I worry. All the time and about every freaking little thing.
The worst though was on the particular day in this photo. We’d been home from the hospital no more than a week and we were all in the kitchen, eating dinner. Mister E joined us for dinner from the comforts of his bouncy chair – close enough that I could rock it with my foot if need be. I got up to clear my plate, and as I carried my plate from the table, this little voice whispered in my ear. “What would happen if your knife slid off your plate right now and hit the baby? Would he live?”
Every day, all day long, I worry about things just like this. If my daughter’s knee slips as she kneels on the counter in hopes of snagging the box of cookies I’ve hidden rather poorly on the upper shelf, would she break more than an arm when she fell? If my 10 year old were to fall down our stairs, what is the likelihood that he would break his neck instead of just bruising his tailbone? Is there a particular stair tread that is the end of the “death danger zone” or are they all just as deadly?
The really terrible thing to this whole insanity is that I was a dare devil as a kid. Or, perhaps more aptly, I simply was a kid. And as a kid, my ability to think through an potential situation was pretty average. I once decided to practice my gymnastics floor routine on the 2×12 that spanned the hay mow of the barn. Twenty feet above a concrete floor. Have you ever noticed how much spring a 2×12 has when it is a good 20 feet long? I’m pretty sure that during the handsprings, both ends levitated.

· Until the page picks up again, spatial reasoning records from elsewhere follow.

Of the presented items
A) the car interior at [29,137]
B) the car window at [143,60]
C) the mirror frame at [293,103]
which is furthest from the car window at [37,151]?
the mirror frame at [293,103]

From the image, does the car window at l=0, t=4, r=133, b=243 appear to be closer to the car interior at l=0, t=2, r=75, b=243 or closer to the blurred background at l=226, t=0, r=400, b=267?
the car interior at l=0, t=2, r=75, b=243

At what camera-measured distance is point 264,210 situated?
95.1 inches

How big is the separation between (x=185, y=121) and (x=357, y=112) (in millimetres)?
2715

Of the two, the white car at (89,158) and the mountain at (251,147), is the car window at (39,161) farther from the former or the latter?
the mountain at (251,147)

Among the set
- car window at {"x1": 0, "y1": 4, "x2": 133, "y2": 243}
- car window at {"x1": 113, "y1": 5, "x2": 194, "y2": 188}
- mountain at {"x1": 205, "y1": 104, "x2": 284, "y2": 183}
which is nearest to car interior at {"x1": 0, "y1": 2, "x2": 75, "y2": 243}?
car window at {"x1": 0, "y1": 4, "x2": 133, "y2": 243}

One time I lost my footing climbing into the grain elevator. At about thirty feet. Finally, at about twelve feet from the concrete floor, I managed to wrap my hand around a tangled rope. Good thing it was my arm that got good and wrenched and not my neck. Or the car accident I had as a high school senior when I hit some black ice and chose to go off the cliff versus hit the approaching log truck. How handy that sapling was between me and the 800 foot drop to the water below. Each and every time I came close to having a life changing experience as a kid, I just dusted off my hands and went back to doing my thing. And I never, not once, thought about just how life-changing all those experiences could have been. And just how wrecked my mom would have been over each and every one of them.
And now that I’m a mom, I am all too aware of just how fragile life is. I have three children I would throw down my mantle of pacifism for in a moment’s noticed if they were ever threatened by bully or bear or even a bunny rabbit. Being a mom has done that for me. But it has also made me terrified of the “what if” and especially the “what if I am the cause of their pain?”

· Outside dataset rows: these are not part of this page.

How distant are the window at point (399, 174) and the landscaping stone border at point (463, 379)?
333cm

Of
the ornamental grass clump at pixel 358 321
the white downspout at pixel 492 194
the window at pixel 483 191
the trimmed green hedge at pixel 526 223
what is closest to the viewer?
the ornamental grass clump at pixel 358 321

So, please don’t be insulted if I don’t hold your baby. It is a beautiful baby and I will adore it just fine from a safe distance of three or four feet. And the whole time, I’m going to worry that if I had to change its minuscule clothes, I might break its little arm off or something equally tragic. Because I don’t really hate babies. I love them. But I can barely cope with the fear of hurting my own kiddos. I can’t possibly take on worrying about anybody else’s babies.

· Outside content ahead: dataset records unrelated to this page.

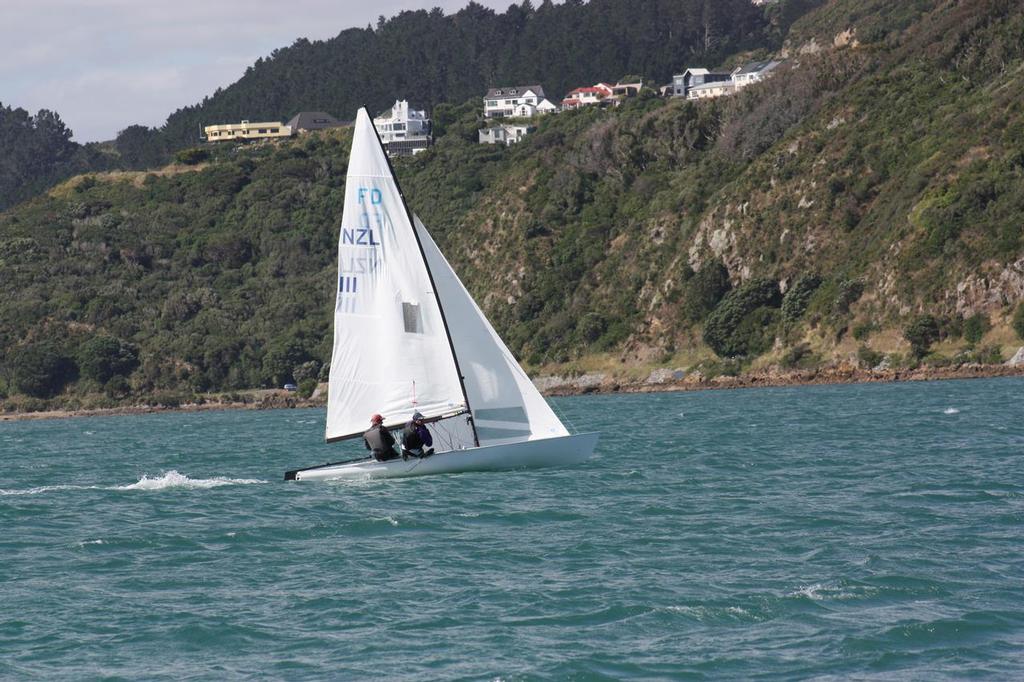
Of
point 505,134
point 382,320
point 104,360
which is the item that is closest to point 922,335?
point 382,320

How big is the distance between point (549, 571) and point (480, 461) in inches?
410

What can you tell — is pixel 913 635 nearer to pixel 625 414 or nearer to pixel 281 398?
pixel 625 414

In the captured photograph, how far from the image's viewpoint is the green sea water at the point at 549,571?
1580cm

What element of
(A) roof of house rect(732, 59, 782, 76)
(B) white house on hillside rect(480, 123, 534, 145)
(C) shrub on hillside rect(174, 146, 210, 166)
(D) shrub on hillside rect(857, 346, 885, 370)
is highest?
(A) roof of house rect(732, 59, 782, 76)

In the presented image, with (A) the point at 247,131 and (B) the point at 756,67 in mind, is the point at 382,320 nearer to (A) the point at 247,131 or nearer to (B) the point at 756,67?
(B) the point at 756,67

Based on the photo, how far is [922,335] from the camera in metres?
75.7

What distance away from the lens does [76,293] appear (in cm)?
12612

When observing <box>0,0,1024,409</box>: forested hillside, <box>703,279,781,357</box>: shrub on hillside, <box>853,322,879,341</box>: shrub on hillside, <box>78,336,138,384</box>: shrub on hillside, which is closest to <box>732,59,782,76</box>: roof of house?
<box>0,0,1024,409</box>: forested hillside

And my littlest baby angel, here is my birthday wish for you: May your happiest today be your saddest tomorrow. May you find all the good friends you could ever desire to travel your path beside you. May you someday find your one true life partner and know in your heart completeness and joy. May each birthday be a gift and may you always be happy to see more candles on your birthday cake. May you always be willing to wear silly hats. May laughter fill your heart and home. May the sidewalks be smooth, the stairwells be safe, and may you always be able to run when you so desire. And may you always know how much I have loved you – from the first moment I carried you, in my heart, my body, my arms, and my soul. I love you Mister E.